**The task**. Retype each line of the listing below without any changes, omitting the pictures from your answer.
::: Extracted material
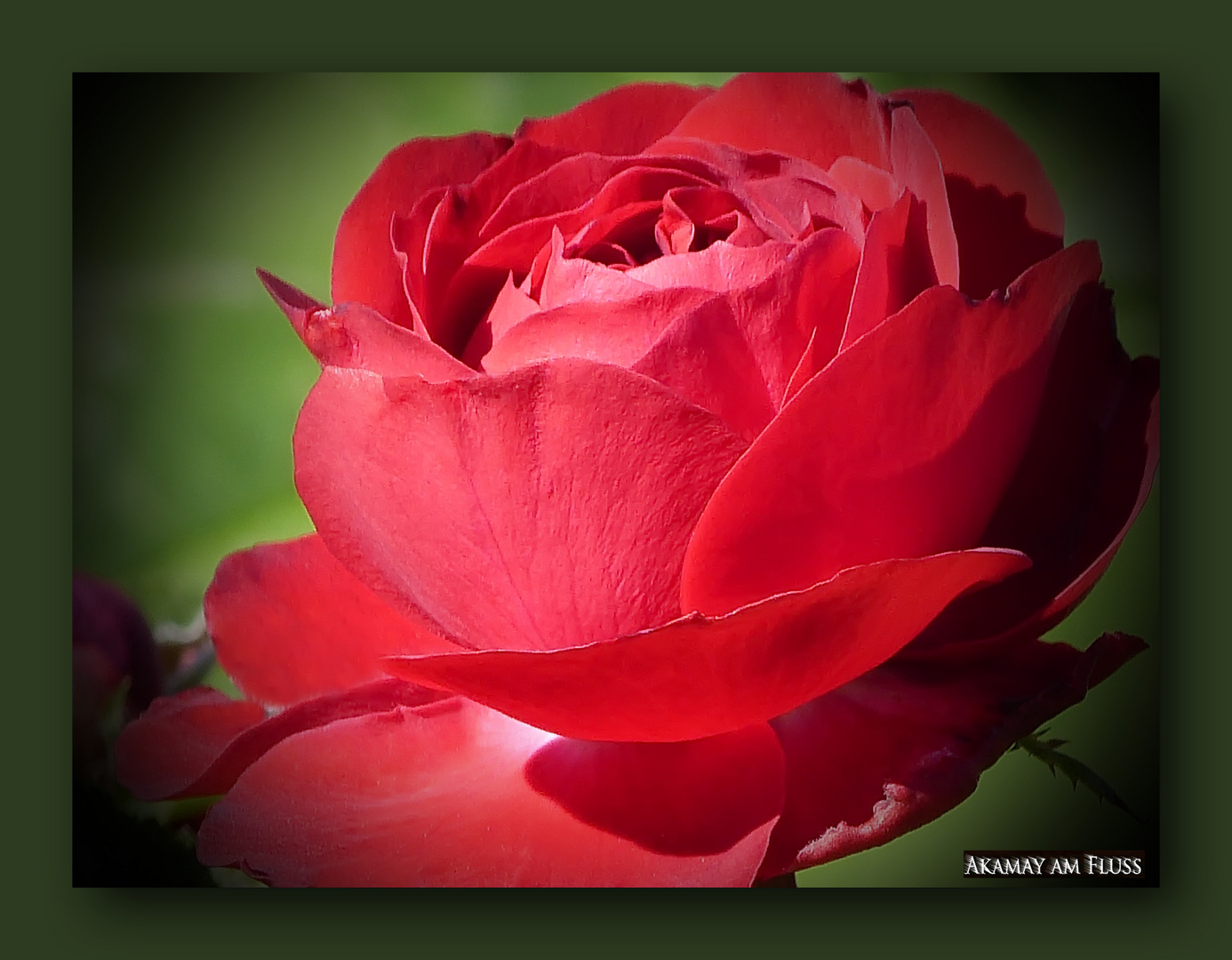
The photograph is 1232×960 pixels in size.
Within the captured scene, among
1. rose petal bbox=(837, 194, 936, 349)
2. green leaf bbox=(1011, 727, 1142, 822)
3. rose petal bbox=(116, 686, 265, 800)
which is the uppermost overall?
rose petal bbox=(837, 194, 936, 349)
::::::
**Answer to this task**.
The photograph is 1232×960 pixels in size.
Within the captured scene, among
1. rose petal bbox=(837, 194, 936, 349)
2. green leaf bbox=(1011, 727, 1142, 822)
3. rose petal bbox=(116, 686, 265, 800)
which is the uppermost overall?
rose petal bbox=(837, 194, 936, 349)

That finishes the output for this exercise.